The news of being pregnant simply fills the hearts of everyone with joy, especially a lady who is going to enter into an altogether new and different phase of her life. Mom, maa, mother is not just a word, it’s a feeling. A connection that you are going to build with the unborn kid in your womb for nine months more than anyone else in the world. A bond is as pure as water, a priceless feeling.

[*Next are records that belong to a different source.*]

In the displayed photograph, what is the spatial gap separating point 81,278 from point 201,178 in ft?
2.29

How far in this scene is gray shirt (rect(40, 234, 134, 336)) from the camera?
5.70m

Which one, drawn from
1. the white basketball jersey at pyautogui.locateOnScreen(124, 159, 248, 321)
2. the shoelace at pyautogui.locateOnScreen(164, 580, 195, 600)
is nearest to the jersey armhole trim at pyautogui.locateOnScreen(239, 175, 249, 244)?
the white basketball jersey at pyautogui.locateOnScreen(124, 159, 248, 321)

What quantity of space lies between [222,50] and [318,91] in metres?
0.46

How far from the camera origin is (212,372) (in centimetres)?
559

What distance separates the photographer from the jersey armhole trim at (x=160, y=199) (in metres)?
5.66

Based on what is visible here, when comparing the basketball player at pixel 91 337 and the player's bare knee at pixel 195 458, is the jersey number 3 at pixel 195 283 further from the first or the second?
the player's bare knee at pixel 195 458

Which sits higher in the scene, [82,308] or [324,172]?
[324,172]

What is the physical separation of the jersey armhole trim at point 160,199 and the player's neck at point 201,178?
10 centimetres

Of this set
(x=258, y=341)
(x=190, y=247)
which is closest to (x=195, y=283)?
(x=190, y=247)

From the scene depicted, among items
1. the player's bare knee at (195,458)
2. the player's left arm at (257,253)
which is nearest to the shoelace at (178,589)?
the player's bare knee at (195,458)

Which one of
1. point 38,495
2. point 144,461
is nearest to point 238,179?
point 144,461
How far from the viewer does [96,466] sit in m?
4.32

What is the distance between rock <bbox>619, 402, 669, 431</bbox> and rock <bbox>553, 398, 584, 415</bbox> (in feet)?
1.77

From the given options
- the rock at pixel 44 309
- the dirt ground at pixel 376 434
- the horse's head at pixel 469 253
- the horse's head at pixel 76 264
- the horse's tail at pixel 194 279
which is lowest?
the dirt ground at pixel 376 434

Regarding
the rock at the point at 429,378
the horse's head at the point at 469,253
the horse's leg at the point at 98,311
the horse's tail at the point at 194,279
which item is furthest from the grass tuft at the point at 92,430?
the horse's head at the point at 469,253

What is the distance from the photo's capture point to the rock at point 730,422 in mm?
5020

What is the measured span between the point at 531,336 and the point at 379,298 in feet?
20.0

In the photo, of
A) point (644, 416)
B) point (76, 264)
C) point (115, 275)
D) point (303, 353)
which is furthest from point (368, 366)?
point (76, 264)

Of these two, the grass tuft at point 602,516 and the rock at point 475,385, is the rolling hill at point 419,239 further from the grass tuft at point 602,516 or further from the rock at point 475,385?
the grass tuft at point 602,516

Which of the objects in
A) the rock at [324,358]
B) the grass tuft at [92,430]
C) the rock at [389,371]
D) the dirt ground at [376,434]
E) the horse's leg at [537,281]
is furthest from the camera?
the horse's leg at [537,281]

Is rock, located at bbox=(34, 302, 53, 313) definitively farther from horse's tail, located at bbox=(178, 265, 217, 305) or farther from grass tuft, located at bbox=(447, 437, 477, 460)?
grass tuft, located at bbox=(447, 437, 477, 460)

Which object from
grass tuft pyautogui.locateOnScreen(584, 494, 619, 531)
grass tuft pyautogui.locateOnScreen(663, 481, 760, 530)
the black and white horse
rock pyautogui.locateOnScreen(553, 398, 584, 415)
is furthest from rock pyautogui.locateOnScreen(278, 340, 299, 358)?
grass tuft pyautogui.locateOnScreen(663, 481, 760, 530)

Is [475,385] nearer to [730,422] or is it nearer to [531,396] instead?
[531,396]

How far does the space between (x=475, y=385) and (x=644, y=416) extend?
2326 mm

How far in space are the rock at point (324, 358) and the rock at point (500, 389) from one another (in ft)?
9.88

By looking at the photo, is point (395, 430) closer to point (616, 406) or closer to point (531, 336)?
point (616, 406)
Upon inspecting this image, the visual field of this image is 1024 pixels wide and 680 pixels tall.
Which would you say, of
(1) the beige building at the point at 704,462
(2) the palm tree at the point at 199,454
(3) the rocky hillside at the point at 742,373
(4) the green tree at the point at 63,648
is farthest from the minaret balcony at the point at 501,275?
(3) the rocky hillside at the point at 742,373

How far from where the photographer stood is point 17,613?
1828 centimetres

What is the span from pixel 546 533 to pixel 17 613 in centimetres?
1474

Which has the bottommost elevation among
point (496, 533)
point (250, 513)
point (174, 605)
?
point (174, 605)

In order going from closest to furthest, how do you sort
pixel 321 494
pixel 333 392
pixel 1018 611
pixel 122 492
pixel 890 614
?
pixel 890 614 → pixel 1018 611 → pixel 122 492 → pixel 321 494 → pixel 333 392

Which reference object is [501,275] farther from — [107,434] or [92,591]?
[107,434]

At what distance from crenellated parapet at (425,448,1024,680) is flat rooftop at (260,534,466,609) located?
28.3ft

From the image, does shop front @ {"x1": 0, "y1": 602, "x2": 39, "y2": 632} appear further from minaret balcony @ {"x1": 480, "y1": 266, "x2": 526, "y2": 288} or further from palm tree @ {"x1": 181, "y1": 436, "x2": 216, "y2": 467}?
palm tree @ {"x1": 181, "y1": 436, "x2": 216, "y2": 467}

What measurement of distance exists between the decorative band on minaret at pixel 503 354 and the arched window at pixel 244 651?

A pregnant lady is worried mostly about what to eat so that she does not deprive the unborn of all the essential nutrients. What pregnancy workouts she can safely do, the yoga poses she can practice, and all the breathing exercises she can follow.
How Fitness with Nidhi helps?
Wellness coaches, diet consultants, and team gynecologists’, at Fitness with Nidhi, understand the feeling so we are here to guide you and give you some dietary guidelines, pregnancy workouts, and pregnancy yoga to steer you through the phase. Many ladies are given guidance by the elders as not to starve and should eat the meals of two people. But this concept is wrong. Let’s check out a few important things.
7 Foods to Eat During Pregnancy
Good nutrition habits during pregnancy optimize maternal health and reduce the risk of some birth defects like sub-optimal fetal growth and development, and chronic health problems in the developing child. We, at Fitness with Nidhi, follow MyPlate guidelines for pregnancy.
1. Consume a variety of whole grains and cereals: Whole grains and cereals are sources of carbohydrates, B- Vitamins, and Iron. They are also a good source of fiber. Read the labels to check out for ingredients that contain 100% whole grains. Examples of whole grains are oats, bajra, rye, jowar, whole wheat flour, and many more.The standard serving size of bread, cereals, and other grain products is
- Bread – 1 slice
- Muffin/ biscuit/ bun/tortilla – 1 medium piece
- Cooked cereal – ½ c
- Boiled rice/ Boiled Pasta/ Boiled noodles – ½ c
2. Include multi-colored vegetables: Vegetables are rich sources of minerals and vitamins like potassium, iron, Vitamin -A, and Vitamin – C. All vegetables that you are going to consume must be fresh because they provide your body with most of the nutrients. A few examples are cruciferous vegetables, all roots, and tubers, all dark-colored vegetables. Cook these vegetables for the last time and use minimum water.
The standard serving size of these vegetables is
- Cooked vegetables – ¾ c
- Raw vegetables – 1 c
- Vegetable Juice – 150 ml
3. Choose Fruits Directly From The Farm To Plate: Choose fruits wisely and seasonal ones. Try to have them whole and avoid juicing them. Fruits are also rich sources of vitamins and minerals. They are a great source of energy. Make sure that you don’t eat fruit that has been cut for a very long time. Avoid market-bought packaged juices.
- Fruits rich in Vitamin – A are apricots, plums, mango, tomato
- Fruits rich in Vitamin – C are Guava, lemon, litchi, amla, orange, papaya, strawberry, cashew fruit, cape gooseberry
- The standard serving size for fruits
- Fresh Fruit – 1 Average size piece
- Canned Fruit – ½ c
4. Essential Protein: Various sources of protein like meat, poultry, fish, eggs, pulses, peanut butter, and soya should be a part of your regular eating plan. These provide us with iron, zinc, magnesium, selenium, etc that aids in the healthy growth of your baby. Proteins are also called building blocks of your body because they help in the formation of new tissue in you and your unborn.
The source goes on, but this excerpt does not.